How To Exploit The 80/20 Rule In Trading & Investing 2
Readers who have more experience trading would have realized that the dynamic being described in Part 1 is what is expressed in the old trading adage “Cut your losses quickly and let your winners run”.
From a more abstract perspective, this can be understood as: since we live in a Paretian world, we understand that a lot of the time we will not get lucky; BUT the few times we do get lucky, we will get very lucky.
Hence, it follows that when we do get very lucky, we need to let the luck ride for as long as possible. The general idea being to make as much as the market allows you to make when you do get lucky, within one’s tolerance for risk.
This can be achieved in a variety of ways, the simplest of which is through the use of trailing stops.
Trailing stops let the market take you out of the position, as opposed to exiting at a predetermined point. They work well when markets are trending strongly (i.e. Pareto effects are in full swing), since no one can time the exact high or low, and setting a maximum profit target will serve to cap your gains.
The only time a take profit level will not cap your gains is if the market turns before your preset level is hit. However, a trailing stop is still required since the top can only be observed in retrospect, and leaving the position open without a stop is not generally a good idea.
Since a stop is needed anyway, it tends to be wiser to let markets take you out of positions.
More aggressive strategies involve pyramiding, which is just a fancy name for adding to the position when the market goes your way. Of course, each addition to the original position increases the trader’s risk, and hence is not something that should be done without limit.
Another one is to own long dated out of the money options. This works because out of the money options tend to be cheap, and traders can enter into some pretty large positions. Should a large market move occur and push these options into the money, the trader would make a lot of money.

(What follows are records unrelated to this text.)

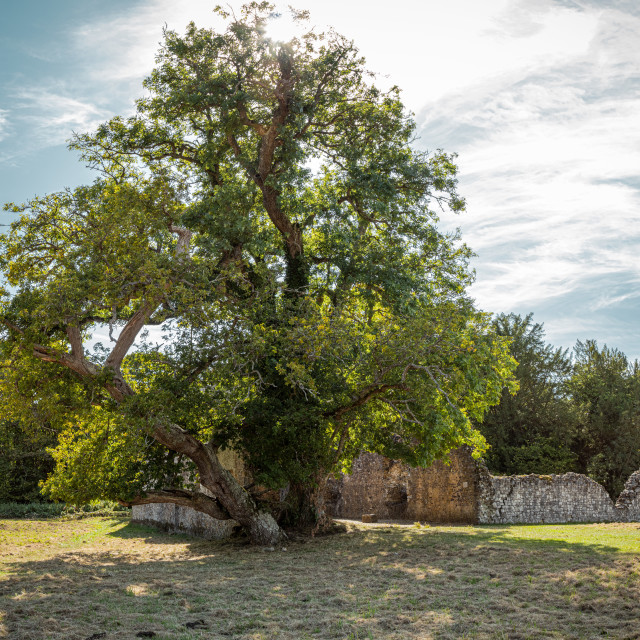 """""""A tree growing out from ancient ruins"""" stock image"""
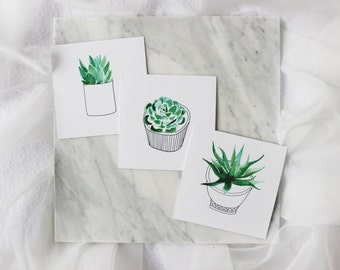 Succulent Prints (3)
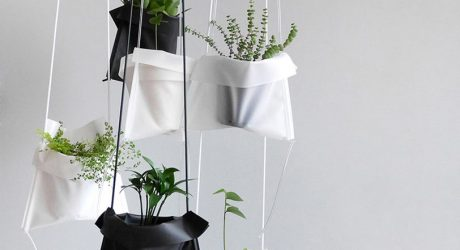 A Simple Solution for Hanging Your Plants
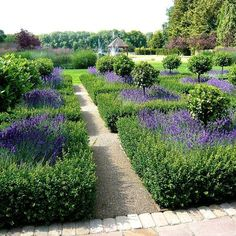 Parterre-lakes-in-Berkshire-by-Jo-Alderson-PhillipsParterre-lakes-in-Berkshire-by-Jo-Alderson-Phillips Le jardin de l'orangerie du parc de Sceaux (Hauts-de-Seine) Paris Garden Styles: What type is right for you? Boxwood Garden, Topiary Garden, Boxwood Hedge, Topiary Trees, Formal Gardens, Outdoor Gardens, Modern Gardens, Formal Garden Design, French Formal Garden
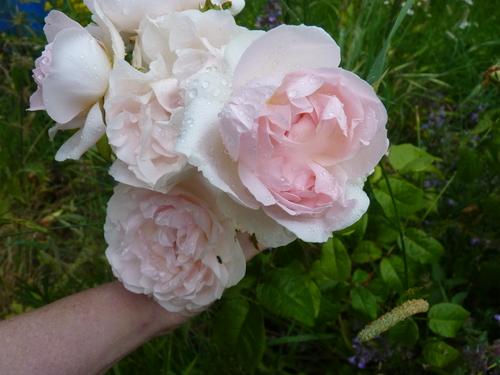 les roses en 2016 2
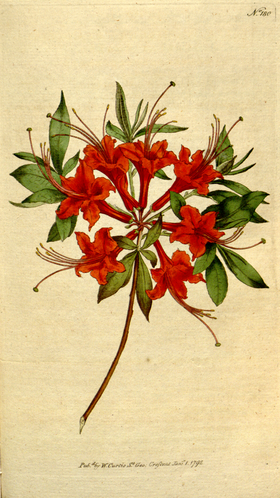 The Botanical Magazine, Plate 180 (Volume 5, 1792).png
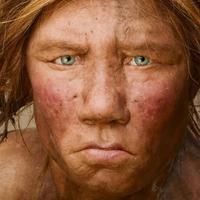 Megtalálták a legősibb lengyelországi neandervölgyi embermaradványokat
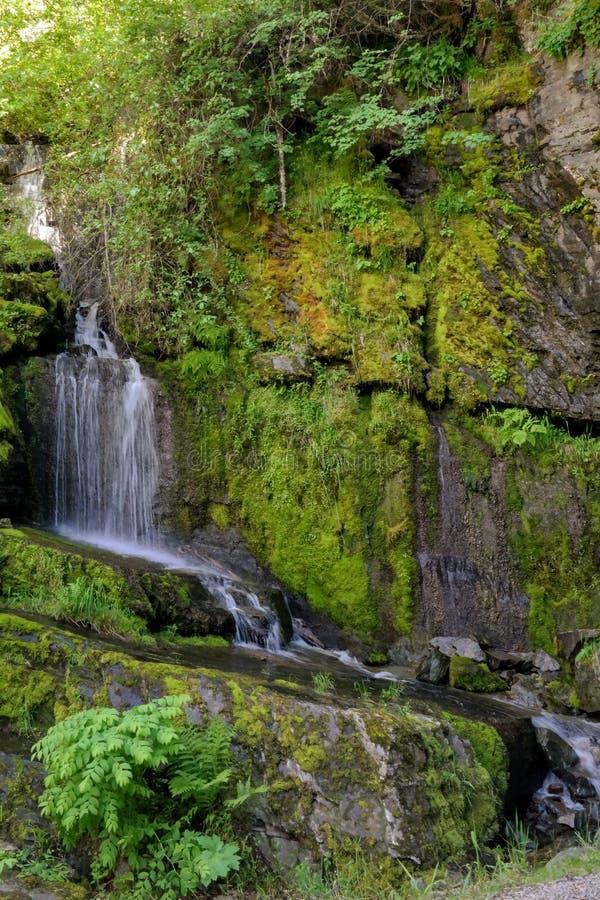 Vattenfallet och grönt mossigt vaggar royaltyfri fotografi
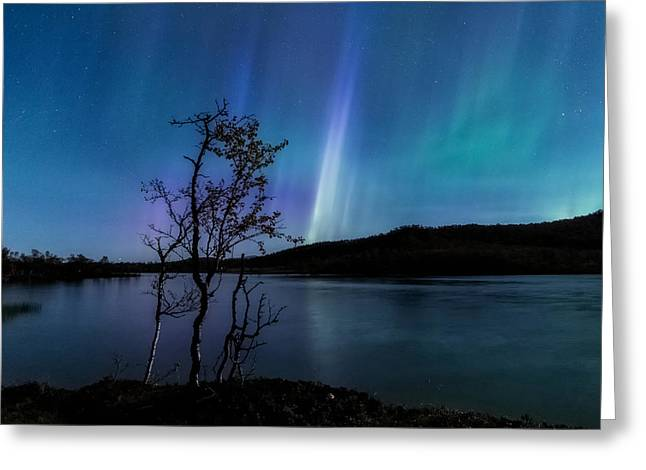 Hymn Of The Night Greeting Card by Tor-Ivar Naess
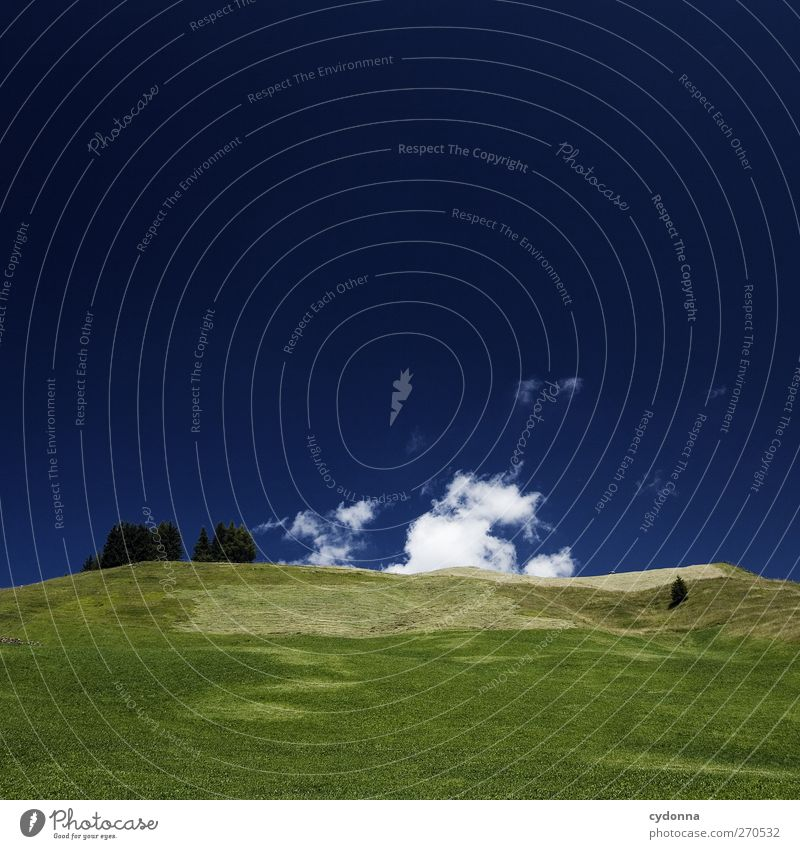 Tiefblau Himmel Natur Ferien & Urlaub & Reisen Sommer Baum Erholung Einsamkeit Landschaft ruhig Wolken Ferne Berge u. Gebirge Umwelt Wiese Freiheit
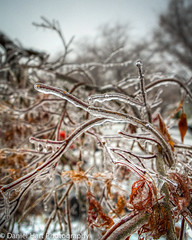 Ice on Japanese Maple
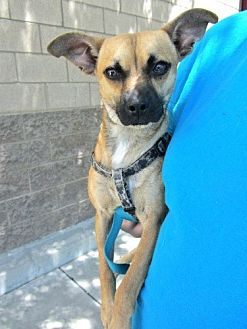 Terrier (Unknown Type, Medium) Mix Dog for adoption in Fresno, California - Buddy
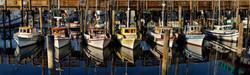 Vessels at Fisherman's Wharf
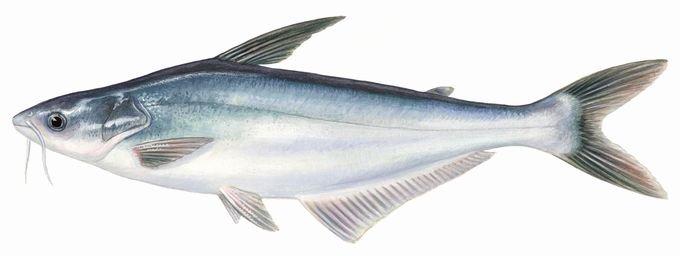 pangasius propiedades nutircionales omega-3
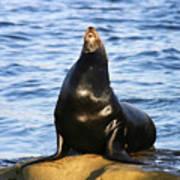 Sea Lion Sing Art Print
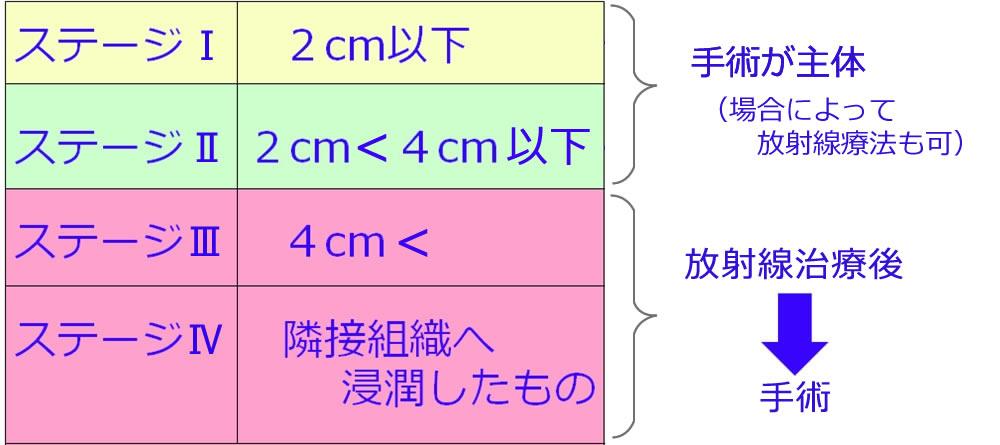 http://www.oralcancer.jp/%E3%82%B9%E3%83%86%E3%83%BC%E3%82%B8%E5%88%A5%201000.jpg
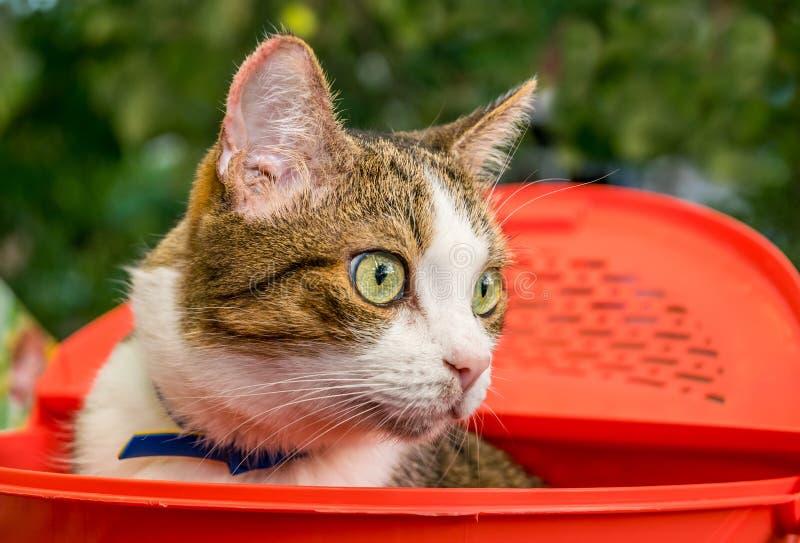 Gato de olhos verdes doméstico agradável foto de stock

This happens not just because of the option moving into the money, but also from changes in implied volatility, the convexity of long dated out of the money options, and finally from the leverage inherent in all option contracts.
Last but not least, if you want to go the managed money route, CTAs (Commodity Trading Advisors), more commonly known as trend followers, are big proponents of “Cut your losses quickly and let your winners run”.
Their strategies are almost always entirely built around the central Paretian truth of the adage, with tight stops to cap downside risk and measures to maximize profit from when they do get lucky.